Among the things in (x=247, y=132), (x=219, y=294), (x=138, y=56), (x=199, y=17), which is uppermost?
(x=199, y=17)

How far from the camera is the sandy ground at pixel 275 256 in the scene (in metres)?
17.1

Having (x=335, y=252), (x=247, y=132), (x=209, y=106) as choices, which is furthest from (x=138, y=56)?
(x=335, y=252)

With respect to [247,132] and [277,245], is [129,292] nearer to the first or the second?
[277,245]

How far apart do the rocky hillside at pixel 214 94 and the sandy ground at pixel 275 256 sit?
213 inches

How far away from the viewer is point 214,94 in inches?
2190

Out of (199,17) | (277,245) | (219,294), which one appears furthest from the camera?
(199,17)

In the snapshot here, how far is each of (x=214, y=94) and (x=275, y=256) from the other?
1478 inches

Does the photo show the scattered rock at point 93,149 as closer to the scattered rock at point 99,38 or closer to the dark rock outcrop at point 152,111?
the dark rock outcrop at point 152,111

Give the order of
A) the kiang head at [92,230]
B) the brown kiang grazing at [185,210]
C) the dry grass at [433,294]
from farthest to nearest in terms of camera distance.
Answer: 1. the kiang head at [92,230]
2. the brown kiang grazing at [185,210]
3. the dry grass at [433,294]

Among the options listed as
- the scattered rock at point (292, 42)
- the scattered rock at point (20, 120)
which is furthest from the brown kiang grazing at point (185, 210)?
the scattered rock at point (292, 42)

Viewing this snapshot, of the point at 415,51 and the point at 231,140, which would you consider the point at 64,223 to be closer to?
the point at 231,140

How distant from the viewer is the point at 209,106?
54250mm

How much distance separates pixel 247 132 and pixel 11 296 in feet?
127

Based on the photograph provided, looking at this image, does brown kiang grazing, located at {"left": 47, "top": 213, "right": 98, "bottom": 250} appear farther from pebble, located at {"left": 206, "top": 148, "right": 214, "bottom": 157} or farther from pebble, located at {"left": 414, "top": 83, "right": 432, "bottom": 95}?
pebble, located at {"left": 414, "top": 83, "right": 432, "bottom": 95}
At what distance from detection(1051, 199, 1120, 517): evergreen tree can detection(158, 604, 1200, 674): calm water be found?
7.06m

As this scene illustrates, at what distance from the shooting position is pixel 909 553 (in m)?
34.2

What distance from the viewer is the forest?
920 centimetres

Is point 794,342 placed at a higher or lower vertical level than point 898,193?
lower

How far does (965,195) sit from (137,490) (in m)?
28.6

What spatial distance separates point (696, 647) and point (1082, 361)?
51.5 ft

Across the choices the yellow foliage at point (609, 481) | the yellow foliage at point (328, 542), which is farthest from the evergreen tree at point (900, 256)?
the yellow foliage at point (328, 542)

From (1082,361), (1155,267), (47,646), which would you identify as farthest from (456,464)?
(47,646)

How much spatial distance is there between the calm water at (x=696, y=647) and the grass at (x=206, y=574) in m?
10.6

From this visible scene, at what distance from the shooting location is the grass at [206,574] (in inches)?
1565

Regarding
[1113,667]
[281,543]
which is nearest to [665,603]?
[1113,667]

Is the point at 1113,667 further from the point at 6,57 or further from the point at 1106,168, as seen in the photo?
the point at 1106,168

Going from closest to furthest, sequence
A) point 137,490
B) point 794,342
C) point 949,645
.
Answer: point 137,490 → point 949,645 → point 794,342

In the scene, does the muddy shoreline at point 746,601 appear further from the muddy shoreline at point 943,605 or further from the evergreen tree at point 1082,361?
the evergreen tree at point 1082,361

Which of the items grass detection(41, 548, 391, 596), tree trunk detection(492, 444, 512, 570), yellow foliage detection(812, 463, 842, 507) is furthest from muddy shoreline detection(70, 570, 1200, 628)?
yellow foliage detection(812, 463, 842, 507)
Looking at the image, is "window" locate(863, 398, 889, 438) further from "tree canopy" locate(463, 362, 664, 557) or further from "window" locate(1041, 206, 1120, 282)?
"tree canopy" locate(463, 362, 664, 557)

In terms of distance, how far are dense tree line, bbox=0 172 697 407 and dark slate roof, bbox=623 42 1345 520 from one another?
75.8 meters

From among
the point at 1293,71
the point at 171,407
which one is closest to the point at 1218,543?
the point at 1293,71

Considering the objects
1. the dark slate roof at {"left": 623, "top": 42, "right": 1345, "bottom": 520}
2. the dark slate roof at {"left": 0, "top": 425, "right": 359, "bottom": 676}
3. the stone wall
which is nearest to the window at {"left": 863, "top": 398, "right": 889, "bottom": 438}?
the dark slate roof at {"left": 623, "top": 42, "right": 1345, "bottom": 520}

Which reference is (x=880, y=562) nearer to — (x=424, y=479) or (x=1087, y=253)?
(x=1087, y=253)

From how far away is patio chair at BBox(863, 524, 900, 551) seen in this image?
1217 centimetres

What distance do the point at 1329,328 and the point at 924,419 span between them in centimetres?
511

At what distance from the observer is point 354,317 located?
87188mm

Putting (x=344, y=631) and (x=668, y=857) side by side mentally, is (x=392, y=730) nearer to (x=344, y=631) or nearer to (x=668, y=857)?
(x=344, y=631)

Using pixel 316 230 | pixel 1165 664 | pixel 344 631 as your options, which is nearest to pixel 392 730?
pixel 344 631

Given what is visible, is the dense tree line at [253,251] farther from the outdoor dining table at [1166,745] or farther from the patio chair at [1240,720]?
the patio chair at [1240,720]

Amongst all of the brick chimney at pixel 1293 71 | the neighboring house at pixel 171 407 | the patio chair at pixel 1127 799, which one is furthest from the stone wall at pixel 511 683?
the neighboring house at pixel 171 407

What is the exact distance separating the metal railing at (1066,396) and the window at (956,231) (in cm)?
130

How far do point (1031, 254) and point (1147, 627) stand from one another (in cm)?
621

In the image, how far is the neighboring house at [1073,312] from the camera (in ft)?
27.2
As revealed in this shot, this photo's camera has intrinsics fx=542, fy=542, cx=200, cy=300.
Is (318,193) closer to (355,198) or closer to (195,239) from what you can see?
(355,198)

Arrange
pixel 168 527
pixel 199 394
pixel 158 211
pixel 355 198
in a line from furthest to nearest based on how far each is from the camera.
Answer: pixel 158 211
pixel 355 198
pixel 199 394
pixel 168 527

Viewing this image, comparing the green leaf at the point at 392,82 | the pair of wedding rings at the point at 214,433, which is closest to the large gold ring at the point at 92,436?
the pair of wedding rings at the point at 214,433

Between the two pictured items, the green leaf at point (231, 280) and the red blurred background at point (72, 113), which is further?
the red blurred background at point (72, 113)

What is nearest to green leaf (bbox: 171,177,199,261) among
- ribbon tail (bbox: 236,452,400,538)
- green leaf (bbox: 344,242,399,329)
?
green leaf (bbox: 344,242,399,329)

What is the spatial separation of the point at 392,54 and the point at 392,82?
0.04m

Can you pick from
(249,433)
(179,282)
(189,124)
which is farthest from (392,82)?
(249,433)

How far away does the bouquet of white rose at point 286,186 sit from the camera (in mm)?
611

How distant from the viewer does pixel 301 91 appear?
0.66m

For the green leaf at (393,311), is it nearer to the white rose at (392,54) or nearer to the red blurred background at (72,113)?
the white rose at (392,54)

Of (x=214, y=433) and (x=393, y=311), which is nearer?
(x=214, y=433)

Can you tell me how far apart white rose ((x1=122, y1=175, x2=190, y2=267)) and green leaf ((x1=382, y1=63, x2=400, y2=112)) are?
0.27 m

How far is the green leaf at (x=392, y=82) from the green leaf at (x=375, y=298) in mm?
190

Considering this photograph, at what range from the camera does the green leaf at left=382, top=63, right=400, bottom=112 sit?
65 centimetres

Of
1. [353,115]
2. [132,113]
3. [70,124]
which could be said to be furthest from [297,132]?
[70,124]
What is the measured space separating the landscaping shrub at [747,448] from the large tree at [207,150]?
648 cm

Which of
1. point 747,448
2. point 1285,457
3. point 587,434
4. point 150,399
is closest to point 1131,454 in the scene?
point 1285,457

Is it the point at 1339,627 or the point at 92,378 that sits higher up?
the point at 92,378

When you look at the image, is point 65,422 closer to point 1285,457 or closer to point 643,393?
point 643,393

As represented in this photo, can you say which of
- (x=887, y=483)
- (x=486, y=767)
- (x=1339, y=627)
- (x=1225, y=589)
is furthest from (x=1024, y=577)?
.....
Retype the listing from the line with "What distance from the viewer is the forest?" up to and including the line with "75.8 meters", with every line unchanged.

- _Solution to the problem_:
What distance from the viewer is the forest?
920 centimetres

Is point 794,342 placed at a higher or lower vertical level than point 898,193?
lower

How far does (965,195) sit from (137,490) (in m)?
28.6

What spatial distance separates point (696, 647) and point (1082, 361)?
51.5 ft

Across the choices the yellow foliage at point (609, 481) | the yellow foliage at point (328, 542), which is farthest from the evergreen tree at point (900, 256)?
the yellow foliage at point (328, 542)

From (1082,361), (1155,267), (47,646), which would you identify as farthest from (456,464)?
(47,646)

How much spatial distance is there between the calm water at (x=696, y=647) and the grass at (x=206, y=574) in m?
10.6

From this visible scene, at what distance from the shooting location is the grass at [206,574] (in inches)?
1565

Regarding
[1113,667]
[281,543]
which is nearest to [665,603]?
[1113,667]

Is the point at 1113,667 further from the point at 6,57 or further from the point at 1106,168, as seen in the photo?
the point at 1106,168

Going from closest to furthest, sequence
A) point 137,490
B) point 794,342
C) point 949,645
.
Answer: point 137,490 → point 949,645 → point 794,342

In the scene, does the muddy shoreline at point 746,601 appear further from the muddy shoreline at point 943,605 or further from the evergreen tree at point 1082,361?
the evergreen tree at point 1082,361

Which of the items grass detection(41, 548, 391, 596), tree trunk detection(492, 444, 512, 570), yellow foliage detection(812, 463, 842, 507) is furthest from muddy shoreline detection(70, 570, 1200, 628)?
yellow foliage detection(812, 463, 842, 507)
Looking at the image, is "window" locate(863, 398, 889, 438) further from "tree canopy" locate(463, 362, 664, 557) or further from "window" locate(1041, 206, 1120, 282)?
"tree canopy" locate(463, 362, 664, 557)

In terms of distance, how far are dense tree line, bbox=0 172 697 407 and dark slate roof, bbox=623 42 1345 520 from one another?
75.8 meters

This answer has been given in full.